社会福祉法人「瑞宝会」(宇都宮市下栗町)が運営する知的障害者支援施設「ビ・ブライト」(同市西刑部町)で昨年4月、入所者男性が重傷を負った事件で、法人が傷害の事実を知りながら市に「虐待・暴力行為の情報はない」などと虚偽の報告をしたとして、県警が1日にも障害者総合支援法違反の疑いで、法人としての瑞宝会と、法人の土屋和夫(つちやかずお)理事長(59)ら3人を書類送検する方針を固めたことが31日、捜査関係者への取材で分かった。同容疑での立件は全国でも極めて珍しいという。

 捜査関係者によると、他に送検されるのは法人の男性事務長(60)と傷害事件の内部調査を担当した県警OBの男性元職員(69)。

 3人は宇都宮市が昨年8月14日、同法に基づき虐待・暴行行為が疑われる情報の報告を求めたのに対し、傷害の事実を知りながら同30日、「全職員から聞き取り調査を行ったが、虐待・暴力行為を行った、目撃したという情報は得られなかった」などと虚偽の報告をした疑いが持たれている。

 県警の調べに対し、土屋理事長は虚偽報告の認識があったことを否認。

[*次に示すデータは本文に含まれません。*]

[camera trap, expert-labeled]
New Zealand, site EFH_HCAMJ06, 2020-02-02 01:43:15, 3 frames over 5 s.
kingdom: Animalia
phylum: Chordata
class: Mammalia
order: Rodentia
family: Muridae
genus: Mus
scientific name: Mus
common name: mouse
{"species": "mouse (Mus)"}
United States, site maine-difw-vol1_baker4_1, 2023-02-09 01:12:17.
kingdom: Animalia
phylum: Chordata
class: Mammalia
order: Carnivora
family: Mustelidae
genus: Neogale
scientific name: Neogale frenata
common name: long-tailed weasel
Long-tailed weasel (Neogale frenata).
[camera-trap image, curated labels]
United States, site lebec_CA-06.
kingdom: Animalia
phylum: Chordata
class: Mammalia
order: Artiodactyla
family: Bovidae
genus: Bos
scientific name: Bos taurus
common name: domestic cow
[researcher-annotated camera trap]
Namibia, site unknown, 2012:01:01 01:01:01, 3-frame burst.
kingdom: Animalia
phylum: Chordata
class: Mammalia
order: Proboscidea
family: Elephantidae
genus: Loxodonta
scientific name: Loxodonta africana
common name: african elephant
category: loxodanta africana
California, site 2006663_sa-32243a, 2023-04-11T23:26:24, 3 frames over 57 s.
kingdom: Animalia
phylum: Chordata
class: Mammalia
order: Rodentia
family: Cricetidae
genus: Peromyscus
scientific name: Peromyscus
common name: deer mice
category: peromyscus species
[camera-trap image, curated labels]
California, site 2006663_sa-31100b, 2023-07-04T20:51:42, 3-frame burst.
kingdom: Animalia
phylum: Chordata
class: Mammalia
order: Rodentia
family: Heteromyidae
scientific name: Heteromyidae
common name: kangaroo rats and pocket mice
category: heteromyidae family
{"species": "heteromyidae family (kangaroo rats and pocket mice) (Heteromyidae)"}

男性元職員は虚偽の報告書を作成したことを認め、「上には報告していた」などと供述しているという。

 法人は傷害事件の直後、内部調査を実施。傷害罪で有罪判決を受けた元職員の女(25)は内部調査に対し暴行を認めていたほか、「暴行を目撃した」と証言していた職員もいたという。また女は宇都宮地裁の公判で、土屋理事長が発生2日後に事件を把握していた様子も証言していた。